Ou seja, diferente das afirmações da administração corporativa, os lucros da empresa e generosas compensações dos seus acionistas estão mais do que garantidos, enquanto centenas de trabalhadores serão colocadas no desemprego e em jornadas de trabalho extenuantes.
Enquanto o sindicato do UAW suprime e isola a luta dos trabalhadores americanos, não há dúvida de que os sindicatos automotivos brasileiros estão se preparando para cumprir esse mesmo papel no Brasil em nome dos interesses das grandes corporações automotivas.

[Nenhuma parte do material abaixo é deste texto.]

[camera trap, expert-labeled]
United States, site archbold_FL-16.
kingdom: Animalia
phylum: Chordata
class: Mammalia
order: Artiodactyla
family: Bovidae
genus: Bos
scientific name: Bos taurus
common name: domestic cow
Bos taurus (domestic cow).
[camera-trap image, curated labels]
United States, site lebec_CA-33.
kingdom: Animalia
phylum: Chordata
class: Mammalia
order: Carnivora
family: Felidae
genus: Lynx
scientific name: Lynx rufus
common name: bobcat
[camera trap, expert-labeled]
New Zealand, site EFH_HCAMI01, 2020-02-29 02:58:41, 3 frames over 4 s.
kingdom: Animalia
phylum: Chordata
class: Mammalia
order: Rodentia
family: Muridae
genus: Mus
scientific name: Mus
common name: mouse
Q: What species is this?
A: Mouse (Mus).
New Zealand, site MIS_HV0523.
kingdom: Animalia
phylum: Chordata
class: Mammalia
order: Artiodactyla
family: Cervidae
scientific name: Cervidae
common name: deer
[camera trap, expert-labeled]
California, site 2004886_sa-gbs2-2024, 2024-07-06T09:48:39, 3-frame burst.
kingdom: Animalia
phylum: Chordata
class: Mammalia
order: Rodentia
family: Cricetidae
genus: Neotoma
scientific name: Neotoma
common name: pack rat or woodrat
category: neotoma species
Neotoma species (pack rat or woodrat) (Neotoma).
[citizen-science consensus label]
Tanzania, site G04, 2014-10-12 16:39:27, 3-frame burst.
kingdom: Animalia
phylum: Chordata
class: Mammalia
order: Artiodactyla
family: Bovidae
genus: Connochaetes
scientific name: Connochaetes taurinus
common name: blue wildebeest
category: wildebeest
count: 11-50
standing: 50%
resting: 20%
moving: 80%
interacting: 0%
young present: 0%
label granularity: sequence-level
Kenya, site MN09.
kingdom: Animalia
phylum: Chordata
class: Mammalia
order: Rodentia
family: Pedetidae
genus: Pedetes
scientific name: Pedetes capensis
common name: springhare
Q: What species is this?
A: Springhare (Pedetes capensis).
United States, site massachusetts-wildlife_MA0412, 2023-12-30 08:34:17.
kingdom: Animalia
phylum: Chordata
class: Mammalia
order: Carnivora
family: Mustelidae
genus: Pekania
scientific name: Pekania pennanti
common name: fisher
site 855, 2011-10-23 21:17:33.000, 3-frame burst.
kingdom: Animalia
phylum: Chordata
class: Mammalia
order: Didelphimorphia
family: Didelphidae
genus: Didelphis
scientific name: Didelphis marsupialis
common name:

Entretanto, assim como nos EUA, após anos trabalhando como agentes das empresas na imposição de cortes de salários e empregos, as burocracias sindicais estão completamente desacreditadas aos olhos dos trabalhadores, em um período de enorme intensificação da luta de classes internacional. Em todos os lugares, os trabalhadores enfrentam cada vez mais o empobrecimento, aumento do custo de vida em meio à inflação, e o desmonte dos resquícios de programas sociais pelos governos.
É necessário que a enorme oposição dos trabalhadores a uma nova rodada de concessões às grandes empresas assuma forma organizada e independente em comitês de base para romper o isolamento e promover uma greve em toda a indústria automotiva. Os trabalhadores serão enormemente fortalecidos por uma luta unificada através das fronteiras nacionais.
Em uma declaração conjunta, o comitês de base dos ferroviários nos EUA e o comitê de base dos metalúrgicos automotivos em Hamilton, Ontário no Canadá afirmaram:
“Para realizar uma luta efetiva, os trabalhadores automotivos devem construir comitês de base em todas as fábricas, afiliarem-se à Aliança Operária Internacional de Comitês de Base, esmagar as burocracias sindicais e restaurar o poder aos trabalhadores no chão de fábrica. Assim como o sistema de produção capitalista opera em escala mundial, o movimento dos trabalhadores também deve. Os trabalhadores devem trazer a luta para a arena mundial e conectar os comitês de base em todo setor industrial e em todos os países do mundo”.